Aim
Locate each line in the entries below that contains the word "tall", and copy all of those lines.

[Dataset excerpt]
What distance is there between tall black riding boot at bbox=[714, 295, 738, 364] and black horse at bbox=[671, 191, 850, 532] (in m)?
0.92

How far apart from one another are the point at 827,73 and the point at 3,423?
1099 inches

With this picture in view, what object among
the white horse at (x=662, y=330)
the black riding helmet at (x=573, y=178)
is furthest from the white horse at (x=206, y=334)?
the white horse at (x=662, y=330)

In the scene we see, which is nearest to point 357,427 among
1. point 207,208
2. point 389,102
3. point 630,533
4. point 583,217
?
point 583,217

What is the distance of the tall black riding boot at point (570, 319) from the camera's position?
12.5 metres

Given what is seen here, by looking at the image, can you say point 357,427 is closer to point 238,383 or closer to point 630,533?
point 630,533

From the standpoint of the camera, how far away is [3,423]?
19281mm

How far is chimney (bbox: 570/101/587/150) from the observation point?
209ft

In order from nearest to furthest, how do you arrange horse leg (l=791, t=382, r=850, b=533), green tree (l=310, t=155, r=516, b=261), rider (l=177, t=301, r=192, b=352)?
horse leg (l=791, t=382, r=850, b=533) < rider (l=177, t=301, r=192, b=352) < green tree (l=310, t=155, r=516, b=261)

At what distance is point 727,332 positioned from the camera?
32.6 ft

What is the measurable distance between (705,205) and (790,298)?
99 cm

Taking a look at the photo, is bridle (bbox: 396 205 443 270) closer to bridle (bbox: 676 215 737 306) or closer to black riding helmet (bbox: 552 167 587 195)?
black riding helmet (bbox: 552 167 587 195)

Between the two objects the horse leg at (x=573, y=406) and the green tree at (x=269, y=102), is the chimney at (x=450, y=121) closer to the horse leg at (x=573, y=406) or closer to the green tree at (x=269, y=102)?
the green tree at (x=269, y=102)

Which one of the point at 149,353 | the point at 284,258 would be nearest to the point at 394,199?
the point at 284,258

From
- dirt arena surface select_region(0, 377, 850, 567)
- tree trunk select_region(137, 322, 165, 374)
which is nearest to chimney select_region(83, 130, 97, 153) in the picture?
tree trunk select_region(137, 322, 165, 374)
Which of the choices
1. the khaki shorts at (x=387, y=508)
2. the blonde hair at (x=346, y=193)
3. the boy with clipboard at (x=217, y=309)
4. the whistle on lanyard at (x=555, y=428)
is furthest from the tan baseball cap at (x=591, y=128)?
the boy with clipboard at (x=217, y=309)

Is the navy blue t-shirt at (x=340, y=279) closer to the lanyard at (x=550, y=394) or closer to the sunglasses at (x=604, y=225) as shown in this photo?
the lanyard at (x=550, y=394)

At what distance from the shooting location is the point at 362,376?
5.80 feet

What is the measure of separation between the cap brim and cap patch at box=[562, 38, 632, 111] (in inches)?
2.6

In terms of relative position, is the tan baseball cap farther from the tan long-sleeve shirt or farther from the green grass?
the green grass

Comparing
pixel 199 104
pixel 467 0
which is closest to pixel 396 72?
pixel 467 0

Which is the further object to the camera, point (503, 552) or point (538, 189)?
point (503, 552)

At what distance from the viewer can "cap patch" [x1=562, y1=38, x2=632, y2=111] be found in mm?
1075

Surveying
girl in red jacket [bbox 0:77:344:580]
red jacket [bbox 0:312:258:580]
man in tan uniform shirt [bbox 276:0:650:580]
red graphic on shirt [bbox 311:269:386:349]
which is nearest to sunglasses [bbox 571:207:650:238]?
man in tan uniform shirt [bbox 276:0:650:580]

Answer to this problem
What distance is there between tall black riding boot at bbox=[714, 295, 738, 364] and black horse at bbox=[671, 191, 850, 532] (in m)?
What is the distance of the tall black riding boot at point (570, 319) from the camera's position?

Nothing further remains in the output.